Mittwoch 7. Dezember 2016
21. Januar 2016

Kardamakis ruft Kirchen zu mehr gutem Willen auf

In Zeiten zunehmender Säkularisierung und Kirchenverdrossenheit kann man sich geteilte Christenheit nicht mehr leisten

"Die Zersplitterung der Kirchen ist eine große Wunde der Christenheit und steht im Widerspruch zu den Geboten Christi". Das betonte der griechisch-orthodoxe Metropolit Arsenios (Kadarmakis) am Mittwochabend bei einem ökumenischen Gottesdienst in Wien-Kagran. Auch wenn sich in den letzten Jahren in der Ökumene vieles zum Besseren bewegt habe, müsse man sich eingestehen, dass es bis zur Einheit noch ein weiter Weg sei, so der Metropolit in seiner Predigt.

Er plädierte für weitere Anstrengungen zur Erreichung der Kircheneinheit, diese sei aber nur "Schritt für Schritt" möglich.
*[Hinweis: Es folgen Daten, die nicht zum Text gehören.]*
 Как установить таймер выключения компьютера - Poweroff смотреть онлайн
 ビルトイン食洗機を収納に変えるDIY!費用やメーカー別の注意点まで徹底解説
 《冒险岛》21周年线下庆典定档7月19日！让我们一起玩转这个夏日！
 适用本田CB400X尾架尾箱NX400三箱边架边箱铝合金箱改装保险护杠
Der Metropolit rief die Kirchen auf, mehr guten Willen zu zeigen. In Zeiten zunehmender Säkularisierung und Kirchenverdrossenheit unter den Menschen könne man sich eine geteilte Christenheit schlichtweg "nicht mehr leisten", befand Arsenios.

Der Gottesdienst in St. Georg-Kagran fand im Rahmen der Weltgebetswoche für die Einheit der Christen (18.-25. Jänner) statt. An der Liturgie nahmen zahlreiche Vertreter der christlichen Kirchen teil. So waren neben dem Vorsitzenden des Ökumenischen Rats der Kirchen in Österreich (ÖRKÖ), Superintendent Lothar Pöll, u.a. der syrisch-orthodoxe Chorepiskopos Emanuel Aydin, der rumänisch-orthodoxe Erzpriester Emanuel Nutu, der reformierte Landessuperintendent Thomas Hennefeld sowie der ehemalige Bischof der evangelischen Kirche, Herwig Sturm, in Vertretung der erkrankten Bischofs Michael Bünker, anwesend.
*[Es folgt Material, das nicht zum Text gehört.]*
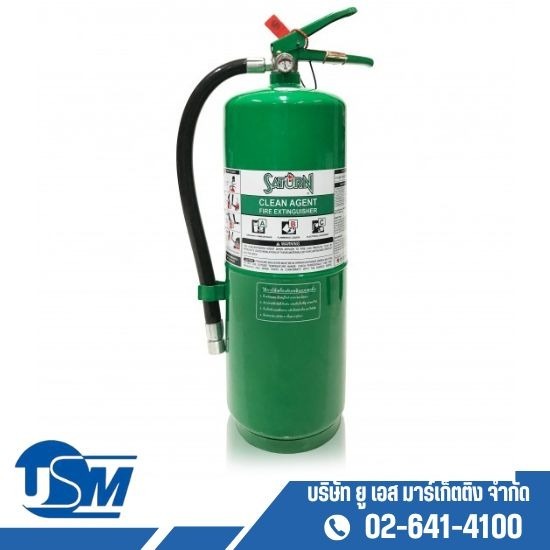 จำหน่ายถังดับเพลิงสีเขียว สารเหลวระเหย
Die Vertreter der Kirchen betonten in kurzen Ansprachen die Wichtigkeit einer starken gemeinsamen Christenheit. So befand Landessuperintendent Hennefeld, dass die Verkündigung nur dann glaubwürdig sei, wenn sie mit einer gemeinsamen Stimme gesprochen werde.

Ein gemeinsames Priestertum sei angesichts der weltweiten Krisen von einer "nie dagewesenen Aktualität", sagte Chorepiskopos Aydin. Es gelte, das gemeinsame Zeugnis als engen Bund neu zu entdecken.

"Die Ökumene ist uns anvertraut, deswegen müssen wir sie leben und pflegen", betonte Altbischof Sturm. Besonders angesichts der Tatsache, dass das Christentum weltweit die meistverfolgte Religion ist, müsse man weiter zusammenrücken.

In ganz Österreich finden in der Weltgebetswoche ökumenische Gottesdienste statt. Der traditionelle zentrale Gottesdienst des Ökumenischen Rates der Kirchen in Österreich (ÖRKÖ) findet am Freitag, 22. Jänner, um 18 Uhr in der evangelischen Lutherkirche (Martinstraße 23, 1180) statt. Die Predigt bei dem Gottesdienst, den der ÖRKÖ seit 1959 jährlich veranstaltet, hält heuer der serbisch-orthodoxe Bischof Andrej (Cilerdzic). Die Kollekte wird in diesem Jahr für verfolgte und notleidende Familien im Irak verwendet. Die Caritas betreibt mehrere Zentren für Menschen in Not in Bagdad und Kirkuk. Der ÖRKÖ will sie dieses Jahr dabei unterstützen.

Informationen zur Weltgebetswoche unter www.oekumene.at.